Work to complete:
Write the next part of the investing commentary below, which likens companies to planets, stars and gas giants, beginning after its closing paragraph on Afterpay.

Some QAV targets are bigger than a planet. They are a star system, “star stocks”. We don’t end up with many of those, because usually they are overvalued, but occasionally they turn up on our buy list (MQG, QAN, etc). They don’t just have an internal ecosystem, they have an entire solar system of value creation surrounding them.
Of course, not every business we invest in is a giant planet or star. Some are smaller, “cigar butt” types that have seen better days but are still generating some mass. Some are turn-arounds: businesses that have had some major challenges and had to re-invent their own physics.
But they still have cash. Either from regular operating activities or, in some cases, from selling off business units and cashing themselves up. I’m particularly thinking of TUSK, the company I did a pulled pork on this week for QAV America. An experienced management team will use that cash wisely and it will bring in even more mass.
Don’t Bet on Gas
On the other hand, the companies that get the most attention in the financial media are gas entities. You have the “Gas Giants” and you have the “Comets” racing through space. Gas giants are impressive to look at. They generate a lot of hype but haven’t developed any serious mass. Their share price is often predicated on predictions of future earnings, which are mostly gas. We struggle to justify the buy price when we look at their current intrinsic value (i.e. their actual mass).
At its peak in early 2021, Afterpay hit a market cap of around ~$39 billion AUD while reporting revenue of ~$920M and without being profitable. Their valuation was entirely based on “we’ll monetise this user base eventually”. Classic gas giant. Huge, impressive-looking, but the price was all predictions about future dominance in BNPL, not current cash generation. Square (now Block) bought them for $29B USD in 2021, and the acquisition has been (let’s say) underwhelming for Block’s shareholders.

Listed entries:
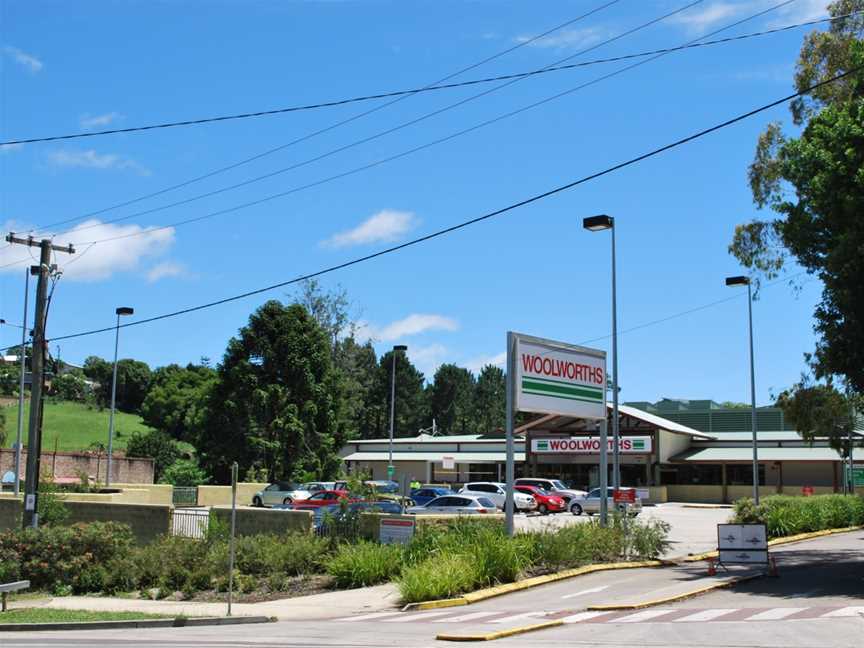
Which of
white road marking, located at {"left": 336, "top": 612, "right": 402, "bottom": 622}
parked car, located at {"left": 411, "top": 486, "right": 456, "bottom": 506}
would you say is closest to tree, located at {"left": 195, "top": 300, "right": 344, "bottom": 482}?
parked car, located at {"left": 411, "top": 486, "right": 456, "bottom": 506}

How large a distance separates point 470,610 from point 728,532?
694 cm

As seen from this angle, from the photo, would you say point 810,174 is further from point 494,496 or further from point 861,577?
point 494,496

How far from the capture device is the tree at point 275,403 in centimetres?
5719

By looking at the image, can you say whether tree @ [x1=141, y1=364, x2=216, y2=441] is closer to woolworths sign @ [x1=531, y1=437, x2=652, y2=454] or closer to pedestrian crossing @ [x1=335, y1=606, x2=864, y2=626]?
woolworths sign @ [x1=531, y1=437, x2=652, y2=454]

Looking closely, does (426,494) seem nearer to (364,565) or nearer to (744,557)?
(364,565)

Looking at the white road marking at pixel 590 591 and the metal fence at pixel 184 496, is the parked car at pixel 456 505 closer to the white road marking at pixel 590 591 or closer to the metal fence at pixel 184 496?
the metal fence at pixel 184 496

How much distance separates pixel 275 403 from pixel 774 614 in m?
45.3

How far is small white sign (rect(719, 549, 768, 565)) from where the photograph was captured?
20438 mm

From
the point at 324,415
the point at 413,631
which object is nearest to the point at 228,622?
the point at 413,631

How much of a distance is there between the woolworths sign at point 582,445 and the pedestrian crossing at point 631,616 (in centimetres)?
4267

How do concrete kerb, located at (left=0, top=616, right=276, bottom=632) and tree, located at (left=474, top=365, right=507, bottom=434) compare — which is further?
tree, located at (left=474, top=365, right=507, bottom=434)

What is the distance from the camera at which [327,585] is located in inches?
817

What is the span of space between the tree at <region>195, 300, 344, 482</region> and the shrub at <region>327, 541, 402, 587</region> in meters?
36.2

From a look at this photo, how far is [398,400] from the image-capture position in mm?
106688
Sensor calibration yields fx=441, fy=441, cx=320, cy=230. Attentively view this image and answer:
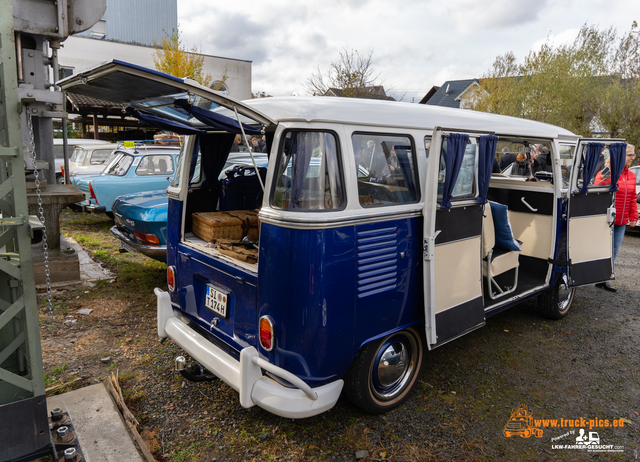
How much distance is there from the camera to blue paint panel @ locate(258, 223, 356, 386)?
2.67m

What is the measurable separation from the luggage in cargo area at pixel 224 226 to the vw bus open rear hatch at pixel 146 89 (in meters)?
0.94

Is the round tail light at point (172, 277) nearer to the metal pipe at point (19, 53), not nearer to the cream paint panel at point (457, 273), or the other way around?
the cream paint panel at point (457, 273)

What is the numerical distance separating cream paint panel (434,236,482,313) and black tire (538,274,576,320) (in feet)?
6.41

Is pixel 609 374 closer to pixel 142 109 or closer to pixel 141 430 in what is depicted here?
pixel 141 430

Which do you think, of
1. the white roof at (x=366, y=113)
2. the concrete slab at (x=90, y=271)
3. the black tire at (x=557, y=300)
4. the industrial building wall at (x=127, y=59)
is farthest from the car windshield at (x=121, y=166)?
the industrial building wall at (x=127, y=59)

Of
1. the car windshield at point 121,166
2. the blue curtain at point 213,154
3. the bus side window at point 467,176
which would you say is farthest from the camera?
the car windshield at point 121,166

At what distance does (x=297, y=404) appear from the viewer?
2.71 m

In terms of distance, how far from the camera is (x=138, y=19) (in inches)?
1471

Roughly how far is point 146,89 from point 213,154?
4.92 ft

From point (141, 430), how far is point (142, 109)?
2.31 meters

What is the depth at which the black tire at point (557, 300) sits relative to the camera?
5.17m

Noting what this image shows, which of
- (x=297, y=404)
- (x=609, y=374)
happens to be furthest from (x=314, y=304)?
(x=609, y=374)

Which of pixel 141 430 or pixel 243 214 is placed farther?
pixel 243 214

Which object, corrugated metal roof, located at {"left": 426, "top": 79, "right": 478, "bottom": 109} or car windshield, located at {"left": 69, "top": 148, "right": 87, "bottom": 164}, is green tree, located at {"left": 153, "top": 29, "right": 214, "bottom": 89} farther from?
corrugated metal roof, located at {"left": 426, "top": 79, "right": 478, "bottom": 109}
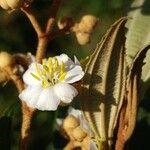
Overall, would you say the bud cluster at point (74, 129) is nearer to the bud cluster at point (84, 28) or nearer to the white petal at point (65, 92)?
the white petal at point (65, 92)

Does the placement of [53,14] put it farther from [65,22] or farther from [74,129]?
[74,129]

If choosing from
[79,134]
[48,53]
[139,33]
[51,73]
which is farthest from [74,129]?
[48,53]

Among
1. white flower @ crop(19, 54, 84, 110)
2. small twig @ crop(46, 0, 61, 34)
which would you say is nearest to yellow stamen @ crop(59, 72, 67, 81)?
white flower @ crop(19, 54, 84, 110)

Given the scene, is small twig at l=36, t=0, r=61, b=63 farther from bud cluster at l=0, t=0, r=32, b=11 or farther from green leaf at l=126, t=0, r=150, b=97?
green leaf at l=126, t=0, r=150, b=97

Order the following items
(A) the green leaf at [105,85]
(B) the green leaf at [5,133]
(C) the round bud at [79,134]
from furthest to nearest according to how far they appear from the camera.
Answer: (B) the green leaf at [5,133]
(C) the round bud at [79,134]
(A) the green leaf at [105,85]

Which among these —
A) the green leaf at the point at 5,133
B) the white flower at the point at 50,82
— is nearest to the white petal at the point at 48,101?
the white flower at the point at 50,82

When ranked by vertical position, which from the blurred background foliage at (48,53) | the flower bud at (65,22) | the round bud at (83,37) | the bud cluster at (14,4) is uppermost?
the bud cluster at (14,4)

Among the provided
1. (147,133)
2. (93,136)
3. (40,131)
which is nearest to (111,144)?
(93,136)

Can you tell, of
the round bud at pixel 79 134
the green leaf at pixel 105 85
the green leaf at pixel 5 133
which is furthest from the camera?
the green leaf at pixel 5 133
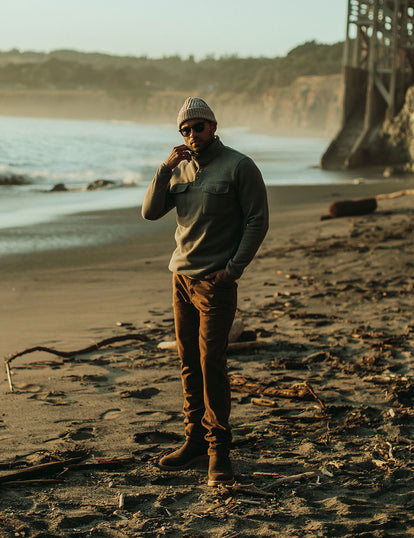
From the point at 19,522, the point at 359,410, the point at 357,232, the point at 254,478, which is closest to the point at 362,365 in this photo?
the point at 359,410

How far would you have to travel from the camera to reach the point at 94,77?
14350 cm

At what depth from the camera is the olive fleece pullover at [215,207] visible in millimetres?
3676

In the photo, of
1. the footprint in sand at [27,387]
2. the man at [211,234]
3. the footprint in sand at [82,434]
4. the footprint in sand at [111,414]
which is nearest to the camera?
the man at [211,234]

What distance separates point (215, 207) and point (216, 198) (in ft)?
0.16

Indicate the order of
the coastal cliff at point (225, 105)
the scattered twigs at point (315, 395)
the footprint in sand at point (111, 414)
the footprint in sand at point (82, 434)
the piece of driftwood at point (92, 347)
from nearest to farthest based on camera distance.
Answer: the footprint in sand at point (82, 434) → the footprint in sand at point (111, 414) → the scattered twigs at point (315, 395) → the piece of driftwood at point (92, 347) → the coastal cliff at point (225, 105)

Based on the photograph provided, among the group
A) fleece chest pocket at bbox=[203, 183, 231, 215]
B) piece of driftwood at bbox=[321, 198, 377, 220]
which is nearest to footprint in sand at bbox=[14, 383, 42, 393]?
fleece chest pocket at bbox=[203, 183, 231, 215]

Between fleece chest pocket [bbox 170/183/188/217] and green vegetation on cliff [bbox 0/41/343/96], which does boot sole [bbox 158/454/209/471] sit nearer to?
fleece chest pocket [bbox 170/183/188/217]

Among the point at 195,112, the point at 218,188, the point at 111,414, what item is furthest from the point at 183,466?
the point at 195,112

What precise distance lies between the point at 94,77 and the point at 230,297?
14686cm

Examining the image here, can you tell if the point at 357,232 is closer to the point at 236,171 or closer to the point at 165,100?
the point at 236,171

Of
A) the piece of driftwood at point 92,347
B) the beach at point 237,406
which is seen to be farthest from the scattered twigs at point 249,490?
the piece of driftwood at point 92,347

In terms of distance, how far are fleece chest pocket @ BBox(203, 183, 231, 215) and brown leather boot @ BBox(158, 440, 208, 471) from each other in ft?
4.36

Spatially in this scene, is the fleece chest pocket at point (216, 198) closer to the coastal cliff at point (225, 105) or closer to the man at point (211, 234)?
the man at point (211, 234)

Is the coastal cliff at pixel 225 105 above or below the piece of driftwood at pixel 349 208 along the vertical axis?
above
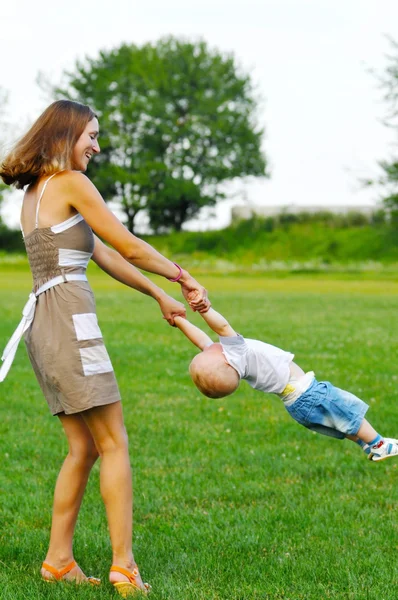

Answer to this task:
In the American market, WeWork was valued at $47B in 2019 despite never turning a profit. Presented itself as a tech company when it was really just a real estate sublease business haemorrhaging cash.
Even genuine stars can be overvalued. The Mag7 companies generate real mass, but their stock prices have inflated into gas clouds: trading at P/Es of 25-46 when our value approach typically targets much lower multiples. We’re not paying $46 for $1 of current earnings, no matter how bright the star.
Nobody knows for sure if the future will come to pass. The analysts are just guessing (or… gassing).
Then you have the Comets. A comet is a smaller, fast-moving icy body that warms up and begins to release gases when passing close to the Sun: a process called “outgassing.” They look spectacular. They are pretty and we wish upon them at night. But investing isn’t about wishing. It’s about science. It’s about finding mass, not betting on gas.
And don’t even get me started on Crypto. If Future Earnings are Gas, Crypto is Plasma. It’s the fourth state of matter: high-energy, electrically charged, and completely lacking a fixed shape or “Rest Mass.” It looks like a sun while the social “heat” is high, but it has no internal gravity to hold it together. When the market heat turns off, the plasma doesn’t just shrink: it vanishes back into the vacuum. You can’t land a ship on plasma… but you might get burned.

The Event Horizon
While a lot of companies we invest in continue to grow in mass every year (see KOV, up nearly 400% since we bought into them in 2020), sometimes companies we invest in disappear.
When a star becomes dense enough, it creates a Singularity: it collapses in on itself and becomes a black hole. The star disappears. When a company becomes dense enough (meaning the value is high but the price is low), it can also disappear.
Quite often, this takes the form of an acquisition or privatisation. We see that happen with a lot of QAV stocks. AHX was suspended last week after a takeover approval and PPM surged this week on a buy-out bid. In these situations, we tend to do quite well, as the Singularity takes the form of a rapid re-rating of the price.
Alternatively, a company might descend into high entropy: chaos and bad decisions that burn through its cash. That kind of system doesn’t become a black hole, it just becomes a dead planet and delists. That’s usually not a good outcome for investors and it’s why we need to understand our escape velocity, our Sell Triggers (3PTL, Rule 1, etc).
So we’re like Captain Kirk and the Enterprise. We’re out there searching for systems with a lot of mass. We zoom on past the gas giants, the comets, the major stars and the balls of hot plasma, acknowledging how pretty they are to star-gazers, but not deeming them worthy to land on. We’re going to land on planets with a lot of mass and maybe meet a nice green alien lady to talk to. Just be careful of the Tribbles.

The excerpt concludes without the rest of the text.